[Records from a data source]

• • •

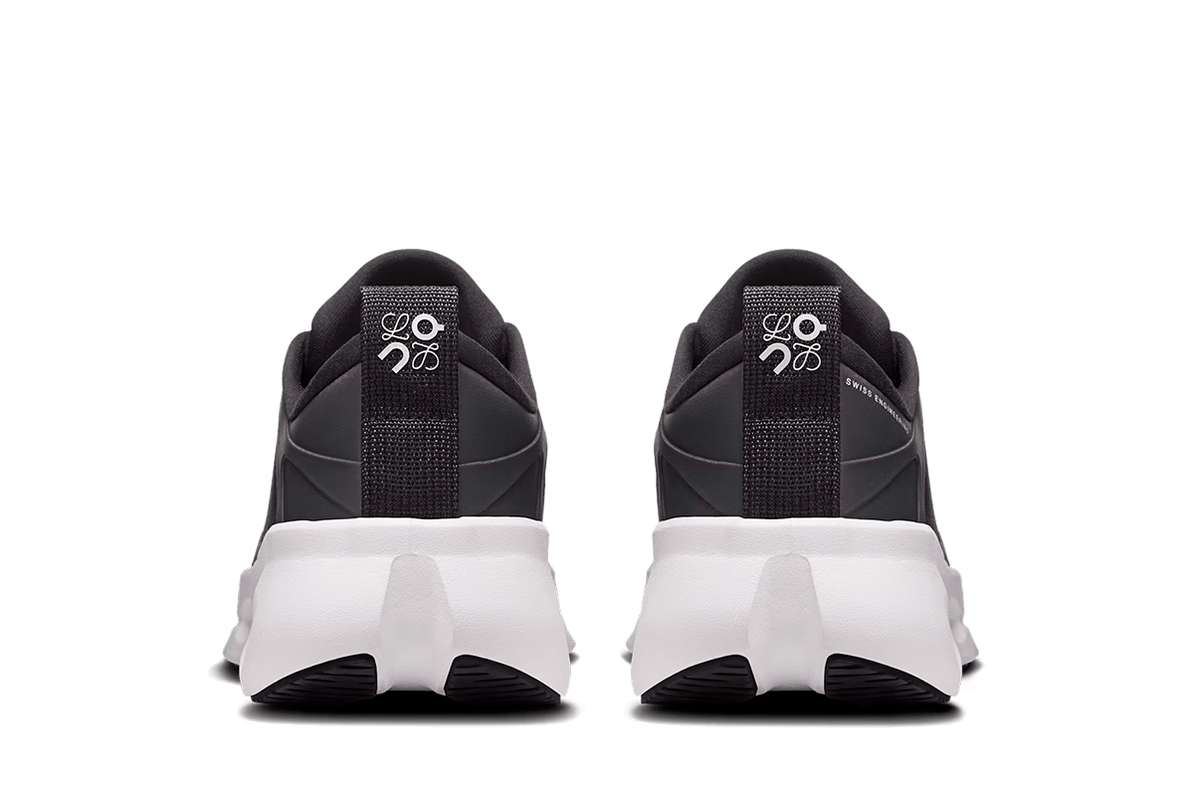 Tênis On Running Cloudsolo Loewe Black White Preto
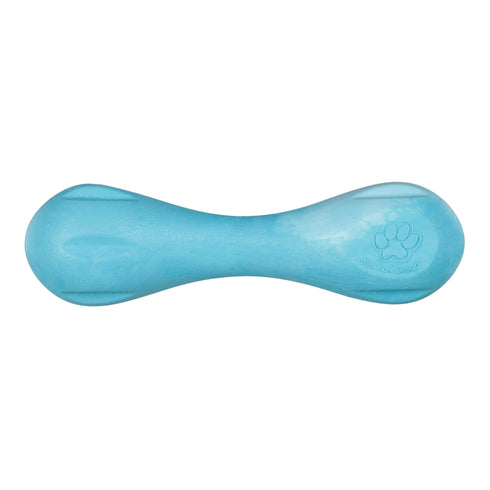 West Paw Hurley Dog Chew Toy - Large - Aqua Swirl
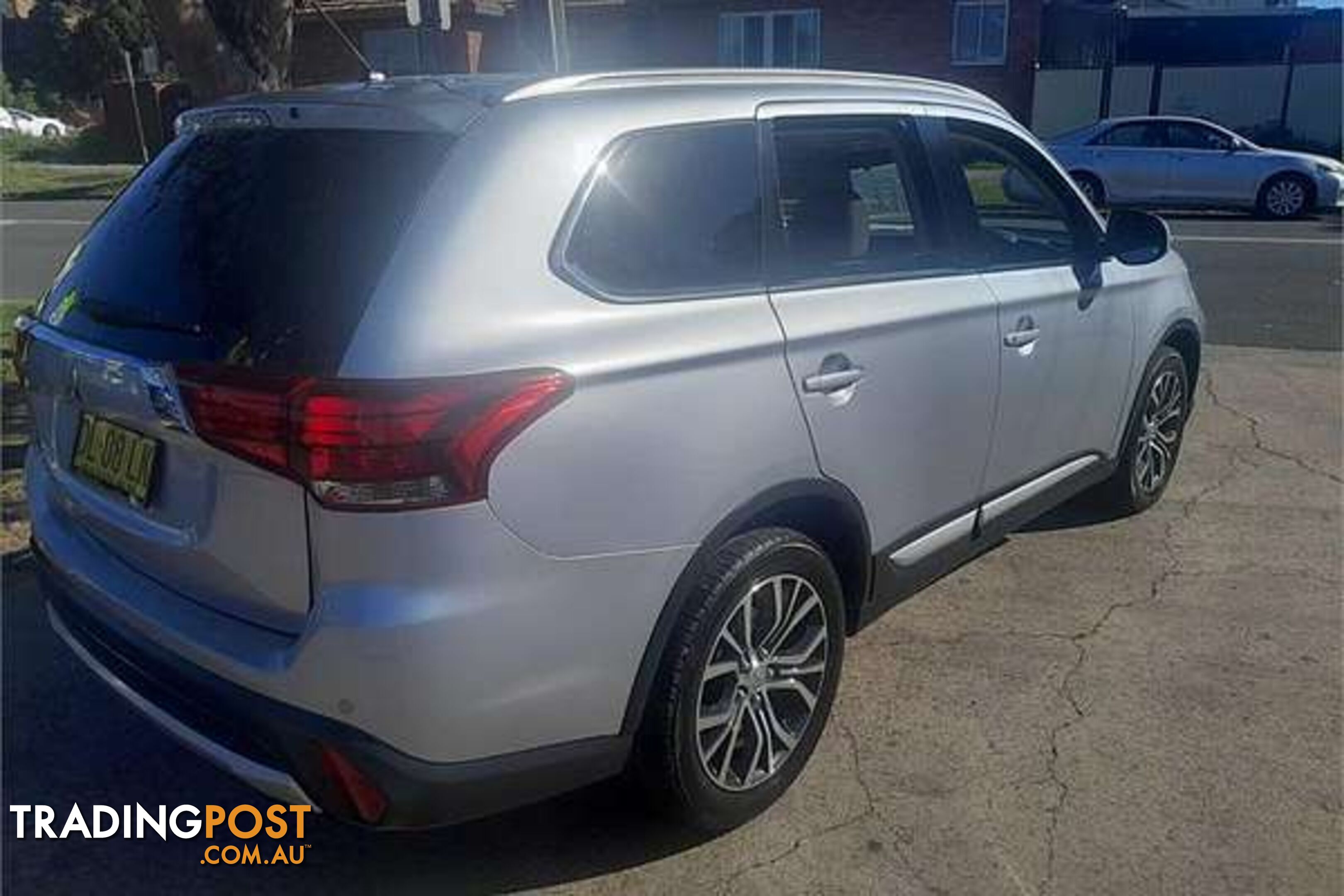 2015 MITSUBISHI OUTLANDER LS ZK WAGON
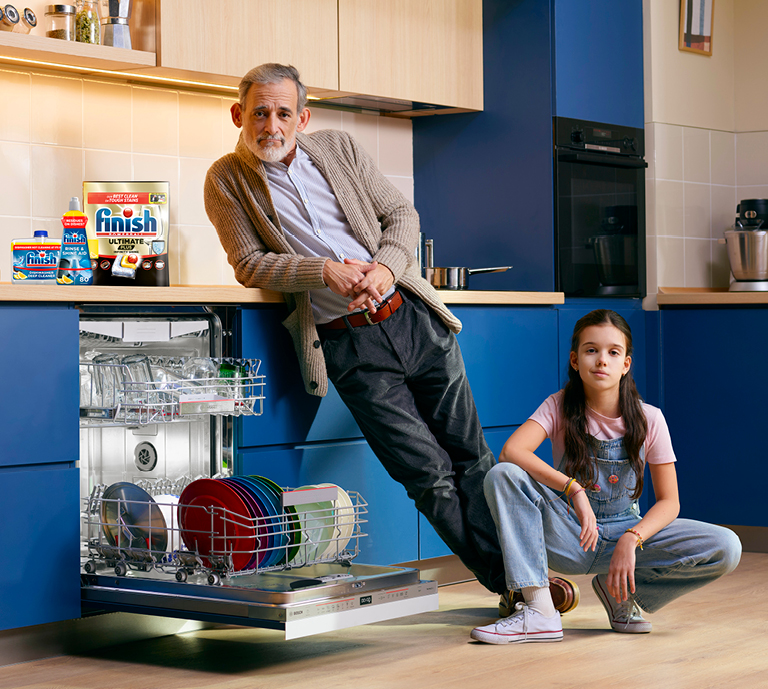 Claim 100 Free Finish Washes with Bosch Selected  Dishwashers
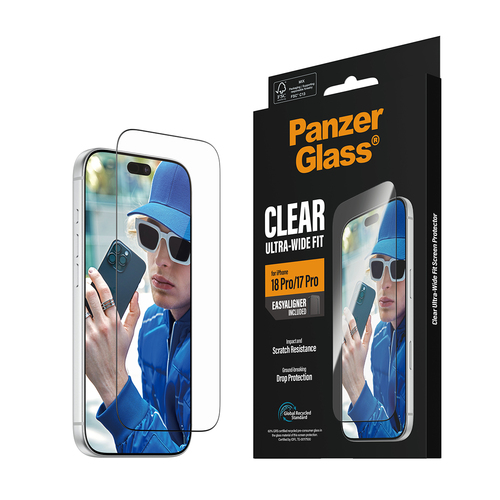 PANZERGLASS SCREEN PROTECTOR IPHONE 18 PRO UWF EA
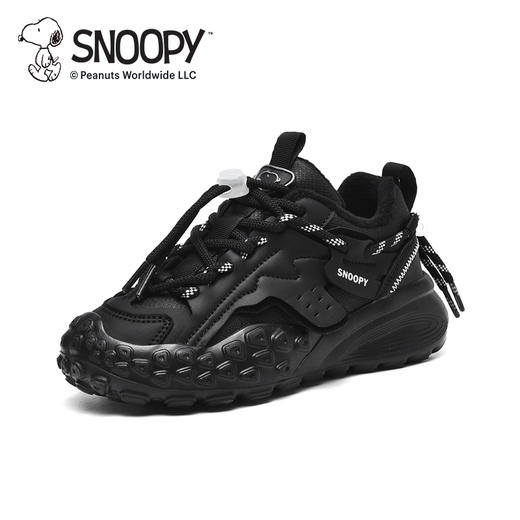 【史努比】童鞋儿童新款加绒老爹鞋跑步鞋男女童同款26-37 商品图3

• • •

DESCRIPTION OF THE TASK — Give a verbatim transcription of the entries, leaving out the pictures.

RESPONSE TO THIS EXERCISE —
 Tênis On Running Cloudsolo Loewe Black White Preto
 West Paw Hurley Dog Chew Toy - Large - Aqua Swirl
 2015 MITSUBISHI OUTLANDER LS ZK WAGON
 Claim 100 Free Finish Washes with Bosch Selected  Dishwashers
 PANZERGLASS SCREEN PROTECTOR IPHONE 18 PRO UWF EA
 【史努比】童鞋儿童新款加绒老爹鞋跑步鞋男女童同款26-37 商品图3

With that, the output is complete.